A trip home for me now would not then be complete without an hour or so spent poking among the bits of chipped crockery and repaired furniture, looking for small treasures to take away as keepsakes of my visit. This isn't as ghoulish as it might sound. I'm not grabbing up family heirlooms or stuffing my luggage with swag. A review of my father's "finds" has become an established ritual when a guest stays over. And to admire anything in my parents' possession is to risk being given it on the spot. It's just their way, and may explain, in part, my father's failure to become a millionaire. Therefore, one has to be cautious about complementing my father's choice of tie, or admiring my mother's collection of ice-box storage containers, unless one wants to see these things in a Christmas box, or find them carefully wrapped in reused tissue papers, and secreted in one's suitcase, under the socks, with a loving note attached. I've learned to scope out some small thing, suitable for carrying through the airport. Having studied the the thing carefully, and having speculated on its relative value, after noting the actual price tag my father has put on it, and having expressed a delighted surprise in finding just such a long-desired item in, of all places, a box in my father's garage, the object is then put back where it was found. Returning to admire it again, just before leaving, clinches the deal. The transaction invariably concludes like this:
"You ought to take that. Take that. Take that with you, if you think you'd use it."
"Well, I just might. Thank you."
In this way, I've been able to leave after a week's visit, without a collection of men's sports coats in various, unsuitably bright colors and patterns, complete sets of china service for twelve, and or a selection of antique kitchen tools, including a twenty pound, cast-iron meat-grinder, standing three foot high, still in its original box, unused. As you might imagine, I have made a few mistakes over the years, and ended up hauling all sorts of good stuff I didn't really need, three thousand miles across the country. These days, I have the sense to confine my comments to portable goods, preferably small enough to fit in a rolled sock. Live and learn. Material expressions of affection are best when they don't require additional fees or postage.

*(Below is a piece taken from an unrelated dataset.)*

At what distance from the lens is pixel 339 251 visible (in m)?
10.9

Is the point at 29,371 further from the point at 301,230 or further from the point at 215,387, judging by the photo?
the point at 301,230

This time, Wilkins Mcawber caught my eye. That's not a name my father would be likely to recognize. Neither's Sairey Gamp. I saw them both, together nestled amidst a whole host of salt & pepper shakers on a shelf in my father's shed. I recognized old friends. There's nothing to show that these little stoppered busts are officially sanctioned reproductions from the estate of the great man. There are no maker's marks or inscriptions. Nothing about them suggests anything but mass production and the unlicensed use of likeness. I knew them though, as soon as I saw them, for who they were. An unlikely pair, may I say, but I thought them handsome, and familiar enough, to think they might look well on a bookcase in my library. I told my father a bit of the history of either character, even made so bold as to comment that he might find he had no little in common with Mr. Mcawber, should he happen on him. My father took this all in without much curiosity. Having put them back and picked them up a second time, according to the established ritual, as expected, I heard my Dad behind me:
"You ought to take them. Take 'em. Take 'em with you, if you think you'd use 'em."
"Well, I just might. Thank you."
And so now Wilkins and Sairey now sit, each not quite before the appropriate volume, yet smiling benignly down on me as I write. Like most of the other small, decorative touches in my library, they represent more than just a bit of bright fancy on my bookshelves. There, for instance, is a miniature teapot, made from old English penny pieces, that I got in London on our only trip abroad to date. And there's the broken pipe I pretended to smoke in a high school play of The Hobbit. There, just above my desk, is the beautiful box that my dearest friend R. made for me one Christmas. On a shelf behind me sits a little brass Korean gentleman, smoking a long pipe. This is actually an incense burner that my father dug out of a foxhole in Korea, during his service in the "conflict." I asked for that. And now, just in front of Dickens, are two old friends, just recently had from the hand of my father as well. This room is full of such things, gifts, stuff. The value of most of it, no one, just looking at it, would ever guess.